The inside of a grain silo

The New IT Silo

cloudcoreo George Moberly 0 Comments

The more things change, the more they stay the same. IT teams have battled siloing “forever.” In recent years, the term DevOps has been coined (followed by child terms such as SecOps, DevSecOps, NoOps) to express the nirvana idea was that there would finally be a wonderful place where there were no more silos. Individuals would be fully capable of doing development, operations, deployment, monitoring, cost, and security.

At CloudCoreo, we have seen many large AWS consumers who are blazing full speed ahead to combine most of these functions, but are struggling to keep up with security. These are often newer companies that have scaled to the point where they have realized they need a dedicated security role to work alongside their development teams in order to ensure the safety and security of their applications. But often the tools that are used by a security role operate “over the top,” providing scan results for everything in the cloud account regardless of where it came from or how it was provisioned. Naturally, the result is that remediation—actually fixing the issues security finds—is often hampered by lack of context and the sheer volume of the feedback provided. In isolation, these over the top scans leave security overwhelmed with a to-do list that often only gets larger with time and leave development overwhelmed with un-prioritized security requests that compete with their other business priorities. We’ve consistently heard that this approach does not scale and rarely results in a reasonable amount of time to address critical security issues that arise out of misconfigured cloud services discovered too late. The reality is that chasing down issues after the fact is costly and it slows organizations down.

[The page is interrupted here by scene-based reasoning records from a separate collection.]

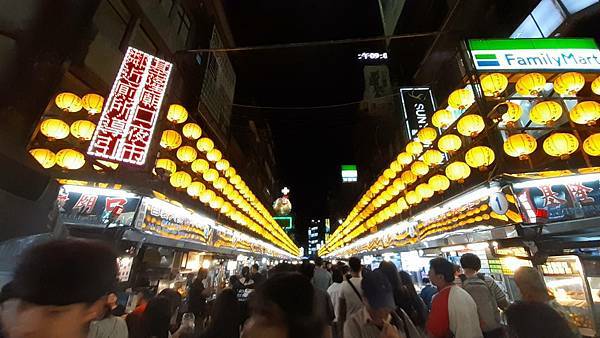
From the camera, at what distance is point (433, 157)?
391 inches

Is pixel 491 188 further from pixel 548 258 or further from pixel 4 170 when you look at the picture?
pixel 4 170

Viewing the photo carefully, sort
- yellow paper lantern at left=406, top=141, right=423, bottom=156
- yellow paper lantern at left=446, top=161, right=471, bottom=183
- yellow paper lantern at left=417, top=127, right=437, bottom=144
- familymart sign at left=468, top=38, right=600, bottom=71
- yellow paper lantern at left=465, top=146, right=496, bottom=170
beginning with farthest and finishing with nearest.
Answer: yellow paper lantern at left=406, top=141, right=423, bottom=156 → yellow paper lantern at left=417, top=127, right=437, bottom=144 → yellow paper lantern at left=446, top=161, right=471, bottom=183 → familymart sign at left=468, top=38, right=600, bottom=71 → yellow paper lantern at left=465, top=146, right=496, bottom=170

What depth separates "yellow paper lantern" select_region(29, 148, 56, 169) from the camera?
6.93 meters

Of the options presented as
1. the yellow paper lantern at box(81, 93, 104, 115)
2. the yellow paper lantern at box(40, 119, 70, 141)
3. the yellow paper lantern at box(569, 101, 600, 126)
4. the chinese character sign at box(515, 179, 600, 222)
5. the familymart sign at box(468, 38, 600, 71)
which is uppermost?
the familymart sign at box(468, 38, 600, 71)

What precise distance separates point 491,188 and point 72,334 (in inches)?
343

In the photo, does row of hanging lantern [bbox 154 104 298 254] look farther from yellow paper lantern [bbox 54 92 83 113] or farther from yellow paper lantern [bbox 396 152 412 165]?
yellow paper lantern [bbox 396 152 412 165]

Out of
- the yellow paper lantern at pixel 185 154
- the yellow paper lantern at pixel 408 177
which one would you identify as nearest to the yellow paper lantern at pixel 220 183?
the yellow paper lantern at pixel 185 154

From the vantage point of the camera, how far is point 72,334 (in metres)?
1.39

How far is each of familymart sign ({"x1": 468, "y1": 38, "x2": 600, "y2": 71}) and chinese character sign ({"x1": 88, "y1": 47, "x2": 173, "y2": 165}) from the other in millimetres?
10663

The idea behind shift left testing is to test as early and often as possible.

The idea behind shift left testing is to test as early and often as possible.

To address this issue, we’ve come up with a different approach to cloud configuration auditing, one that shifts the problem left, into the developer toolchain.

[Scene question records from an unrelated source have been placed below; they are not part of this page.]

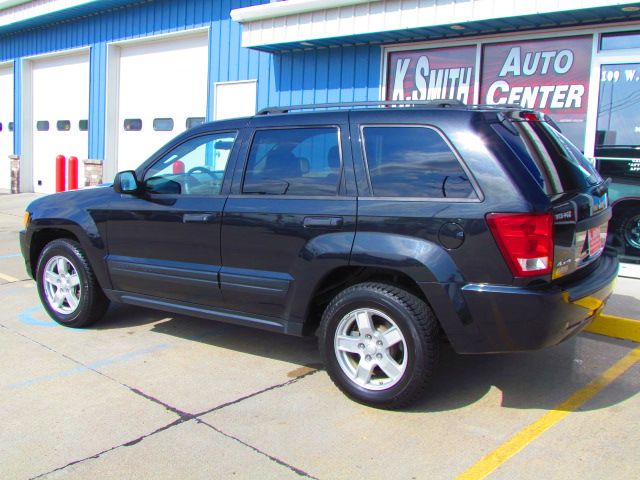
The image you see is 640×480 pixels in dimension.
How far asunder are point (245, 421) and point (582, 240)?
2192mm

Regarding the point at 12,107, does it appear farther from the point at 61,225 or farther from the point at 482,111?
the point at 482,111

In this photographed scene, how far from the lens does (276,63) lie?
10.1 metres

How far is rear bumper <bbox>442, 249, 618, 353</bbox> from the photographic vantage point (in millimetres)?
3197

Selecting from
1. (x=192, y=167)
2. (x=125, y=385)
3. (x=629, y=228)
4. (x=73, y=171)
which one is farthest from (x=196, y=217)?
(x=73, y=171)

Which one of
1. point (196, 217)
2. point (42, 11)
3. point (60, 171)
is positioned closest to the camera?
point (196, 217)

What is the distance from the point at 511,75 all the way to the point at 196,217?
5236 mm

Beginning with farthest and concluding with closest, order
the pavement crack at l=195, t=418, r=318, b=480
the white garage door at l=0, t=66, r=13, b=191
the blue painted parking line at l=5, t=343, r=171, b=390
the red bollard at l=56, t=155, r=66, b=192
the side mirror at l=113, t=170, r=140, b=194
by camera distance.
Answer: the white garage door at l=0, t=66, r=13, b=191 → the red bollard at l=56, t=155, r=66, b=192 → the side mirror at l=113, t=170, r=140, b=194 → the blue painted parking line at l=5, t=343, r=171, b=390 → the pavement crack at l=195, t=418, r=318, b=480

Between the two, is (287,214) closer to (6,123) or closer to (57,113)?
(57,113)

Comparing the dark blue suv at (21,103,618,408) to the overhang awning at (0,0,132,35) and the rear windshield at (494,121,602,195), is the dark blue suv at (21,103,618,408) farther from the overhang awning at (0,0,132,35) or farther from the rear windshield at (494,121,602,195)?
the overhang awning at (0,0,132,35)

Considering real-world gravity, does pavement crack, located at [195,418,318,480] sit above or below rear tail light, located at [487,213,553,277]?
below

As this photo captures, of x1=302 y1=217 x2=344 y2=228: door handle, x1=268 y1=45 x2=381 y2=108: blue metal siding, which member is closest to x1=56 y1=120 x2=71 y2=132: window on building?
x1=268 y1=45 x2=381 y2=108: blue metal siding

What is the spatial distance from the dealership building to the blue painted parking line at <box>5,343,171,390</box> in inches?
205

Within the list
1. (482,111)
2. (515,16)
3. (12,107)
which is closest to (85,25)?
(12,107)

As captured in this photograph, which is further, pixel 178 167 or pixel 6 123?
pixel 6 123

Developers are the ones creating the issues, and developers are the ones who need training, guidance, and feedback, and they need it quickly—in real time responses to any changes they just made that can cause potential issues. That is the time to address a new issue, while the code is still fresh from the fingers, not months or years later when no one is still around who remembers what was done and why.

That is the time to address a new issue, while the code is still fresh from the fingers, not months or years later when no one is still around who remembers what was done and why.

We also know that doing this has to be transparent and not involve any change to the developer workflow—it needs to be inserted without disrupting code, processes, or tooling.

We’ve created a solution that allows easy and transparent insertion of cloud and application checks into the continuous delivery pipeline that provides an enhanced production pipeline. Unit testing and source code security scanning can already be integrated into your CI/CD pipeline, so why not cloud infrastructure testing? An automated pipeline is exactly the place you want to find out about issues with your cloud infrastructure—not days, weeks, or months later in an over the top security scan. We think it’s the right solution to the growing problem of cloud misconfiguration and we’re excited to share our approach.